Sport Innovation Summit Milan: HDR production experience provides directions for the future

Sky Women in Sport: (L/R) Martina Maestri, Paola Formenti, Serena Chiama and Cristina Villella

At the recent Sport Innovation Summit in Milan hosted by Sky Italia in association with SVG Europe, a Women in Sport panel was moderated by Serena Chaima. The other panelists from Sky were Paola Formenti, Martina Maestri and Cristina Villella from Sky.

A Sustainability in Sports Production discussion was chaired by Manuela Baraschi, head of business partners & program management at Sky, with interventions by Massimiliano Anchise, 3zero2; Andrea Gianolli, ONE; Cristina Fenzi, Sky Academy & responsible business, human resources; and Elena Sacchi, Sky VR46 & sport development.

Wrapping up the day’s proceedings, Sky’s Riccardo Botta helmed a panel titled The Future of Italian Sports Production in discussion with Andrea Gianolli from ONE; Natalino Pintabona from NVP, Andrea Bonomo from Cinevideo and Davide Furlan from Global Production.

Regarding the emergence of 4K and HDR Andrea Gianolli said, ““4K is already a very visible reality and at the Barcelona Grand Prix a workshop was set up to show the state of the art. Implementing 4K is not a simple step even where the HDR is native because sources often are not HDR, even if the renewal process is in progress.

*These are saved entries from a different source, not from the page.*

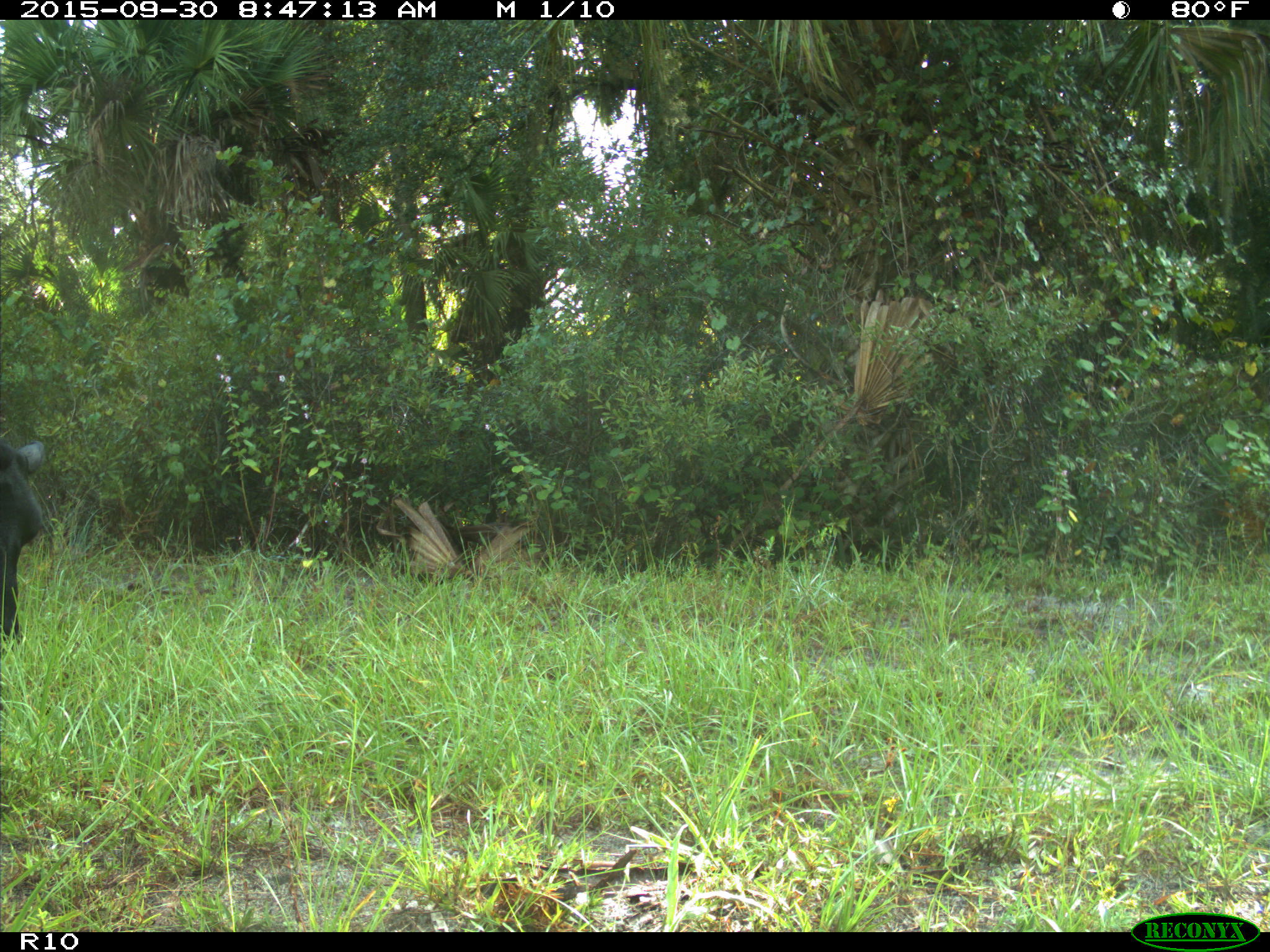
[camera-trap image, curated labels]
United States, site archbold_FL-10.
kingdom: Animalia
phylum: Chordata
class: Mammalia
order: Artiodactyla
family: Bovidae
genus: Bos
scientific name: Bos taurus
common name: domestic cow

“The one-year HDR study in production and archiving with comparisons and evaluations was carried out together with the Evertz team, also with firmware modifications and with the Sony team (including 8K filming).

“For more than a year Dorna for its IPF International Programme Feed (the race without specialties) has produced in 4K HDR with 26 cameras and the main replays (the parts of specialties at the moment are not), starting from 10 Bit native HDR.

“A multicast multi-feed was presented to suggest a choice without compromises, compressions and reductions; and both 4K HDR and 4K were provided, as well as HD and HDR HD, with the complete chain. On some Sony 32 “monitors the various formats were projected side by side,” he said.

According to Davide Furlan, Global Production, “one year has passed since our vehicle was released: it was an important choice to create a truly 4K HDR vehicle, but the reality is different and still today, despite some productions in this native HDR format (the Ferrari Challenge finals, a race of the Ski World Cup in Val Gardena), many external signals do not reach us in HDR. So there are possibilities: 4K can be done and I honestly do not know what is missing in the market to start a definitively native HDR production.”

Cinevideo’s Andrea Buonomo commented, “last year we produced HDR integration and I can confirm that the remaining problems were the signals that were not all in HDR, as well as the graphics — and then also the down compatibility to the HD signal remains challgeng.”

Natalino Pintabona from NVP said, “we were precursors to come out with a 4K HDR vehicle in 2017 and with our experiences abroad we found the problems of integrating non-HDR signals. This is certainly a big limitation for the spread of HDR, in addition to the lack of distribution channels and overall costs.”

The speakers all agreed that if you start from a 4K HDR programme and down-convert to HD the resulting signal is not always of superior quality, because the result “depends on the cook”.

The broadcast engineering department of Sky made comparisons between 4K HDR and SDR and among the things noticed there were issues in the lighting of the stadiums that remain problematic, to the point that sometimes even to some the SDR is visually more pleasant than the HDR!

So even if today we are ready from the technology point of view, the theme which still remains is “when 4K will become mainstream?”.